Another thing that struck me with sources was the mountain of information that was available. I read over 30,000 pages of documents for this book. At the end of one interview a guy gave me a CD-ROM with every e-mail he had sent to Ambassador Bremer, who ran the civilian end of the first year of the occupation. Other people showed me diaries, unit logs, official briefings, and such. Also the ACLU did a great job of obtaining and releasing piles of official U.S. military documents related to abuse--so I could see the time stamp on an e-mail in which an intelligence officer stated that "the gloves are coming off" in interrogations, and one soldier recommended blows to the chest while another wrote back recommending low-level electrocution.
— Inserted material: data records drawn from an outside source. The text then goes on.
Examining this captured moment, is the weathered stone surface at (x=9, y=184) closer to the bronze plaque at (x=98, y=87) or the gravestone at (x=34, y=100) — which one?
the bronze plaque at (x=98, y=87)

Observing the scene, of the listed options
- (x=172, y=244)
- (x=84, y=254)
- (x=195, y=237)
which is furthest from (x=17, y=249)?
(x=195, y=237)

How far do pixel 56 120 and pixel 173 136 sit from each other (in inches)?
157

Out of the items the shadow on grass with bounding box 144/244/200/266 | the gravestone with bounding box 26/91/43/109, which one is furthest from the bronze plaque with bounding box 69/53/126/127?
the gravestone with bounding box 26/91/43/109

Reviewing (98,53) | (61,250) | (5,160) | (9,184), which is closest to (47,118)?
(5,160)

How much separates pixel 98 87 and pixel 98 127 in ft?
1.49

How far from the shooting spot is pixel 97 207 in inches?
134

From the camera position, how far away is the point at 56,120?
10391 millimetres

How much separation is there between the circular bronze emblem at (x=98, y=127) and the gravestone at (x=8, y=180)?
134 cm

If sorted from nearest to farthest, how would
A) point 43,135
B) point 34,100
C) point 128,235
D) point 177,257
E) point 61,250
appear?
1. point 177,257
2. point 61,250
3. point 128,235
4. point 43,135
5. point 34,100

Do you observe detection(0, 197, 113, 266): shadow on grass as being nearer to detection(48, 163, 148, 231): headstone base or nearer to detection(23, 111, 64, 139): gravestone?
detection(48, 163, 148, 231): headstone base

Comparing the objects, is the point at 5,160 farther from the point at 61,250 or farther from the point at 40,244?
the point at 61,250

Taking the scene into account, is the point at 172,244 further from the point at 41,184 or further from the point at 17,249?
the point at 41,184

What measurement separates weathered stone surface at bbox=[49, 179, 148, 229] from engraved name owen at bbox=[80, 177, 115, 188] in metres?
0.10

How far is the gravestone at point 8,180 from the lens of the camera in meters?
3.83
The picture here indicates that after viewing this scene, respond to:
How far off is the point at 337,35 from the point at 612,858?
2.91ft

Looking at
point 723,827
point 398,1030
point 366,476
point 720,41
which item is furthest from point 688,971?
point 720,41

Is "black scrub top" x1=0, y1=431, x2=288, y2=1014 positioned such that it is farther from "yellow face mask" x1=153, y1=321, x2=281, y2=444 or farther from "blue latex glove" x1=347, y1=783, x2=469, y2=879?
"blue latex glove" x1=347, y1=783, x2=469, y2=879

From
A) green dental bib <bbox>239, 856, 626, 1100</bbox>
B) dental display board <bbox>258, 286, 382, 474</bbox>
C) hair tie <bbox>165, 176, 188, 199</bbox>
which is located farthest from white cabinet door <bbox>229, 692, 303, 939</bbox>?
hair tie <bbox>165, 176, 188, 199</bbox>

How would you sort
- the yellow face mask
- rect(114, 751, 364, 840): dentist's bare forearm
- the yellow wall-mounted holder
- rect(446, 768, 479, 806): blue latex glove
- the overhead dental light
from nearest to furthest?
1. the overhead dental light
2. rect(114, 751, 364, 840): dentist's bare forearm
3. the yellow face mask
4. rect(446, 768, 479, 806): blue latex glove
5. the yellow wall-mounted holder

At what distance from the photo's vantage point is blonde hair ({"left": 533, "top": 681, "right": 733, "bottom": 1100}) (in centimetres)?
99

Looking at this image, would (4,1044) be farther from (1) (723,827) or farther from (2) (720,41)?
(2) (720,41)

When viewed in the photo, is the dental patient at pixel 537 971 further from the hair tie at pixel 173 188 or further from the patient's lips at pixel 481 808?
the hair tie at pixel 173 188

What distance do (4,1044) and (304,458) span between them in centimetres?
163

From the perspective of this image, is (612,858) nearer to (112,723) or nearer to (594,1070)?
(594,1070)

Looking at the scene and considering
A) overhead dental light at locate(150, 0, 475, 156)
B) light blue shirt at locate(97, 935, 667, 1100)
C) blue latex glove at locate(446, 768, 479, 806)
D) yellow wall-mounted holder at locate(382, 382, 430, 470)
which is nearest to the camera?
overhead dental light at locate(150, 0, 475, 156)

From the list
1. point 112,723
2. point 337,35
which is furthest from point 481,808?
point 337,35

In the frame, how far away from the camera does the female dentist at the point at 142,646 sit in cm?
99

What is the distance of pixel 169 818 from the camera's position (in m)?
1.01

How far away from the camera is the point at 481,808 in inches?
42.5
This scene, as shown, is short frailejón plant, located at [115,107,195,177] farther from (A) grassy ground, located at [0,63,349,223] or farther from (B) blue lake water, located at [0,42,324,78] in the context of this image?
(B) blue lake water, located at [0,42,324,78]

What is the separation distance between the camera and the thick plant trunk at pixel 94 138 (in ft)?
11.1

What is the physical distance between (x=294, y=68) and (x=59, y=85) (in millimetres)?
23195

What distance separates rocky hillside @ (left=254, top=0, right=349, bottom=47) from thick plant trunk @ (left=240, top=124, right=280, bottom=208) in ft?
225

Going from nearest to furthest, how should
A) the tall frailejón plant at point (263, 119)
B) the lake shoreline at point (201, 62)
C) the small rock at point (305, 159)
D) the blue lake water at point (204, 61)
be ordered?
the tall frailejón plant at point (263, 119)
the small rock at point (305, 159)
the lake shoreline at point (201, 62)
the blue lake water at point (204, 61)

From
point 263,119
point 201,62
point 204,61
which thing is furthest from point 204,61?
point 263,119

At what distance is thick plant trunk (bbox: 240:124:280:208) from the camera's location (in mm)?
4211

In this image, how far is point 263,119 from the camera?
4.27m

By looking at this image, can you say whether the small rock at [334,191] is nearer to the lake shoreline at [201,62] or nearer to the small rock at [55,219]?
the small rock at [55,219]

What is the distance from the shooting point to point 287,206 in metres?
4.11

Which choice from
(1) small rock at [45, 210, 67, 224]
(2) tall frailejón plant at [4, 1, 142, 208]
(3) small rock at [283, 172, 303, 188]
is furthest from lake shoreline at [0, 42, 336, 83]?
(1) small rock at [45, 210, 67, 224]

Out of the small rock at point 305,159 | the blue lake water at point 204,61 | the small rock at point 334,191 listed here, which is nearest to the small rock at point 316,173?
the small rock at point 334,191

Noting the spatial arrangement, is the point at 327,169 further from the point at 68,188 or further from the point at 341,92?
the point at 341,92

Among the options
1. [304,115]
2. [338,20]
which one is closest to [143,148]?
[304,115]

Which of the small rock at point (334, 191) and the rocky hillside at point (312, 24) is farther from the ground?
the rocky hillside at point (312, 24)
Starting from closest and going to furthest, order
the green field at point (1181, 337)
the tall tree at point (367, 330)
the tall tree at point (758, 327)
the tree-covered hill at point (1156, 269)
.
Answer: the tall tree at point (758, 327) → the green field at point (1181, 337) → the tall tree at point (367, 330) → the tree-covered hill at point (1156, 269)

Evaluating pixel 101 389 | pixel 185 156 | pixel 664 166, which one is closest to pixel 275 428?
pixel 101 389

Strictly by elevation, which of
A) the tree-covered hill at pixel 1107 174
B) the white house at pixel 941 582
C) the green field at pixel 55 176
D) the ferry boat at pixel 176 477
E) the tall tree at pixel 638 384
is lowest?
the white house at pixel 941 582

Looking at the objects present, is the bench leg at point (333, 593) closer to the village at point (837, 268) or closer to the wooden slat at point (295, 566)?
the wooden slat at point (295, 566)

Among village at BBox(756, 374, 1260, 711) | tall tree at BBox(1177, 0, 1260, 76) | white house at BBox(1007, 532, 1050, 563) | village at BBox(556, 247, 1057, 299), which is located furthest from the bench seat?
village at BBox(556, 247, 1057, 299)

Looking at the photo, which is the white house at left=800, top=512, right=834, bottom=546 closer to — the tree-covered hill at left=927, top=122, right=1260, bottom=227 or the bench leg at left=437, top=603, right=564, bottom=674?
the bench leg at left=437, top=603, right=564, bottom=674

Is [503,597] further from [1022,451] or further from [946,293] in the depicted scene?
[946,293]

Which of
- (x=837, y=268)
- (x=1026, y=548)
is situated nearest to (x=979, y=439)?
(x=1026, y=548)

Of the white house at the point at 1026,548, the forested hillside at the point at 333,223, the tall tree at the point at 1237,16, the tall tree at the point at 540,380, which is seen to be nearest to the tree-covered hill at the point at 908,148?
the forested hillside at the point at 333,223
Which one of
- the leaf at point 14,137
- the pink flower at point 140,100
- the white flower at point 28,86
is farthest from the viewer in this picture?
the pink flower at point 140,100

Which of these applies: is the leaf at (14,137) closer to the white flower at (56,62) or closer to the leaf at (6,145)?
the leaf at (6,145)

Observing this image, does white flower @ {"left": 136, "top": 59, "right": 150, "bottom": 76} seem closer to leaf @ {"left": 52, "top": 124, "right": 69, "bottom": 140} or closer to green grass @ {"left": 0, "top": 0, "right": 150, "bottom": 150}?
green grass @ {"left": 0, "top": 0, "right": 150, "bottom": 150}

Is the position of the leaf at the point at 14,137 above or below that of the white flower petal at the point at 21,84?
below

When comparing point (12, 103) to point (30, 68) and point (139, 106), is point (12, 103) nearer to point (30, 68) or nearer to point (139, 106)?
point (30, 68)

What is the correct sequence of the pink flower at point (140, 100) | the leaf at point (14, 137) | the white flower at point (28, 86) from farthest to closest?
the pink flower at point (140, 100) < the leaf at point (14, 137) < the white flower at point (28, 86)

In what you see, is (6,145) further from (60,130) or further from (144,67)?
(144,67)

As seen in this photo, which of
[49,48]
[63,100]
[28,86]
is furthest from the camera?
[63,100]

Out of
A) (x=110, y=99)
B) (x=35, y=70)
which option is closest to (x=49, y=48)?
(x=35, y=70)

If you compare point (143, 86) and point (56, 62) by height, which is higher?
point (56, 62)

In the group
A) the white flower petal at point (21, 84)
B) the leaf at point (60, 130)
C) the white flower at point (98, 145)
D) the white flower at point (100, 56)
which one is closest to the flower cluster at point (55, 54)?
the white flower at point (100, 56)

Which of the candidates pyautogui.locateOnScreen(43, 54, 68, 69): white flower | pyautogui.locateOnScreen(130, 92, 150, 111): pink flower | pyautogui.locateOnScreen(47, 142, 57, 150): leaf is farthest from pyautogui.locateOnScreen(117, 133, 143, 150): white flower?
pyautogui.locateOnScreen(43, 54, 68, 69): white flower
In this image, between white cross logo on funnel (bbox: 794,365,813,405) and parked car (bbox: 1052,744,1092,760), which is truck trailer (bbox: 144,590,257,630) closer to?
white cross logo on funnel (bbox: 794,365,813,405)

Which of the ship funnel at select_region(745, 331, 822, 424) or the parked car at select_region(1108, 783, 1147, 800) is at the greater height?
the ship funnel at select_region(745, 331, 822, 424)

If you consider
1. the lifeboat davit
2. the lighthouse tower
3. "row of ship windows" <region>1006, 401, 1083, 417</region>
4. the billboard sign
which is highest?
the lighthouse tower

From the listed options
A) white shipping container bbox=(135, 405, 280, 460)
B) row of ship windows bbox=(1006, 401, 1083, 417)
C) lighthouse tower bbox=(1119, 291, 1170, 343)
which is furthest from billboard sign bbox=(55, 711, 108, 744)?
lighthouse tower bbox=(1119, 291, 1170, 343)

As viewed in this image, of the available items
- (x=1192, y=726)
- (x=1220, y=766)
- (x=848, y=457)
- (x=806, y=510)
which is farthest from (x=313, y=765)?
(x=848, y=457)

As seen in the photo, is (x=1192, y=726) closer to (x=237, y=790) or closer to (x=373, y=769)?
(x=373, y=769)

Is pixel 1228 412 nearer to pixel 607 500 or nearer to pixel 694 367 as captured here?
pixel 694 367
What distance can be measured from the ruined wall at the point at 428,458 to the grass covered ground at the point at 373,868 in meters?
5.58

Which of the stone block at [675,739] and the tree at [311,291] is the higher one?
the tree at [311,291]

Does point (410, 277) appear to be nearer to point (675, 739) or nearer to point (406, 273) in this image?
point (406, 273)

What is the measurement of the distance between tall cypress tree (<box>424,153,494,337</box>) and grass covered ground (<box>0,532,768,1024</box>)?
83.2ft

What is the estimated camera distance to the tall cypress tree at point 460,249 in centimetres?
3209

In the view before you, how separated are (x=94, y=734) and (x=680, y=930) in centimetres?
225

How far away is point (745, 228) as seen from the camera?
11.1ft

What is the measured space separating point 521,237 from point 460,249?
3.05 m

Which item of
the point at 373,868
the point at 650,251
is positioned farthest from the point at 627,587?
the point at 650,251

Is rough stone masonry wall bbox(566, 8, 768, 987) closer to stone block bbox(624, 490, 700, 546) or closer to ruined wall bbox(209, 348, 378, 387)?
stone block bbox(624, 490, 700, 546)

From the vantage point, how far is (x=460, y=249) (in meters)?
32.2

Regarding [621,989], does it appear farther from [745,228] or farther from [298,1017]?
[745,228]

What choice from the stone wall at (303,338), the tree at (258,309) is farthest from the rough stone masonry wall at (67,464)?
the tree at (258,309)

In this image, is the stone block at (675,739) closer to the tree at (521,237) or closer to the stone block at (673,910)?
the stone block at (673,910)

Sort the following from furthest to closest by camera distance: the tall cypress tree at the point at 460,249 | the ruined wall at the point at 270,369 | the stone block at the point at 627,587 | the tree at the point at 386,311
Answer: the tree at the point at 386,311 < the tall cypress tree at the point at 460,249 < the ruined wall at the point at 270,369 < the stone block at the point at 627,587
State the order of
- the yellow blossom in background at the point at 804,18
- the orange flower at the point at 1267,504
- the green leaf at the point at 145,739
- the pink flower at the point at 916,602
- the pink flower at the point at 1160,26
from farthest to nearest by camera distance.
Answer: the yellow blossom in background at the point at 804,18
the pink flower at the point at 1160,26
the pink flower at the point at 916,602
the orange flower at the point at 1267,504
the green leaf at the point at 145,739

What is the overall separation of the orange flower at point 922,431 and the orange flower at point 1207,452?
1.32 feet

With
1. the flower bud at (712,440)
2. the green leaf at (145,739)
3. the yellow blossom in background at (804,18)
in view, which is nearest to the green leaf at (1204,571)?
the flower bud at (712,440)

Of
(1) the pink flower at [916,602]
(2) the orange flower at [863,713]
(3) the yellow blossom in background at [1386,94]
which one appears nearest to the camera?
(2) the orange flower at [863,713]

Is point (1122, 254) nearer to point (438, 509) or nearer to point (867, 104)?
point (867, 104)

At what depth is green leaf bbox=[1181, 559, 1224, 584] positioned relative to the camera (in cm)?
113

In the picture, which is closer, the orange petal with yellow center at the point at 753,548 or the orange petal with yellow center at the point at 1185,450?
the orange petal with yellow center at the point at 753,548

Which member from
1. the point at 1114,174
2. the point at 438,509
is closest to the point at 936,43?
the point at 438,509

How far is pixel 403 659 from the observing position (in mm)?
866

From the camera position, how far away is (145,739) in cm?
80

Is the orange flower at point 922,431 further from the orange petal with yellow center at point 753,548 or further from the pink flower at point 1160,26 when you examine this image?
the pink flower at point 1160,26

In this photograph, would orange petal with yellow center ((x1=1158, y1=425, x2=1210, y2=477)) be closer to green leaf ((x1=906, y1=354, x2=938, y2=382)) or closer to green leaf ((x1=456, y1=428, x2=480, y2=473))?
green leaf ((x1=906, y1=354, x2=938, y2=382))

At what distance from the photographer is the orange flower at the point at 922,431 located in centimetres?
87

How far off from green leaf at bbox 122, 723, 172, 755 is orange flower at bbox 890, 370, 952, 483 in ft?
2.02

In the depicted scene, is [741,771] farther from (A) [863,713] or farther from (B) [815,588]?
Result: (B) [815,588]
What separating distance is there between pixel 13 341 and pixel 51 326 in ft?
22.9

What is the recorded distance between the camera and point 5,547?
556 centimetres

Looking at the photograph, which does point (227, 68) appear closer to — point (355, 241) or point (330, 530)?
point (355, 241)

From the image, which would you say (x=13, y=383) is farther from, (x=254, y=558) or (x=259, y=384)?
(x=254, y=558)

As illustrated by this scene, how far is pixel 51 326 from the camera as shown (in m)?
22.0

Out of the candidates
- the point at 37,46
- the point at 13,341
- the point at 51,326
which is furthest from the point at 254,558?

Unfortunately the Army wouldn't release the details of citations for valorous acts by soldiers, which means that the Pentagon made it easier for me to learn about the sins of soldiers than about their acts of bravery. The Marine Corps did give me those "narratives" that support the bestowing of medals, which I really appreciated. Those documents really brought home to me the fierceness of the two Battles of Fallujah, in April and November 2004--probably the toughest fighting American troops have seen since Hue and Khe Sanh in the Vietnam War.

Amazon.com: In the last section of the book, you project a variety of possible scenarios for the next 10 years in the Middle East, mostly grim ones, and just in the past two weeks the sudden violence between Israel and Hezbollah in Lebanon is leading to talk of a wider regional conflict. Where do you think those events are leading us?

Ricks: We are really in unexplored territory. We are carrying out the first-ever U.S. occupation of an Arab nation. This is also almost the first time we have engaged in sustained combat ground war with an all-volunteer force. (I think the suppression of the Philippines insurrection might count as a small precedent.)

Even more significantly, I think the Bush Administration doesn't really like "stability" in the Middle East. In its view, "stability" has been the goal of previous administrations, but pursuing it led to 9/11. It is not the goal, it is the target. So they are for rolling the dice, both in Iraq and in Lebanon. I think the big worry is those wars spilling over borders. Fasten your seat belts.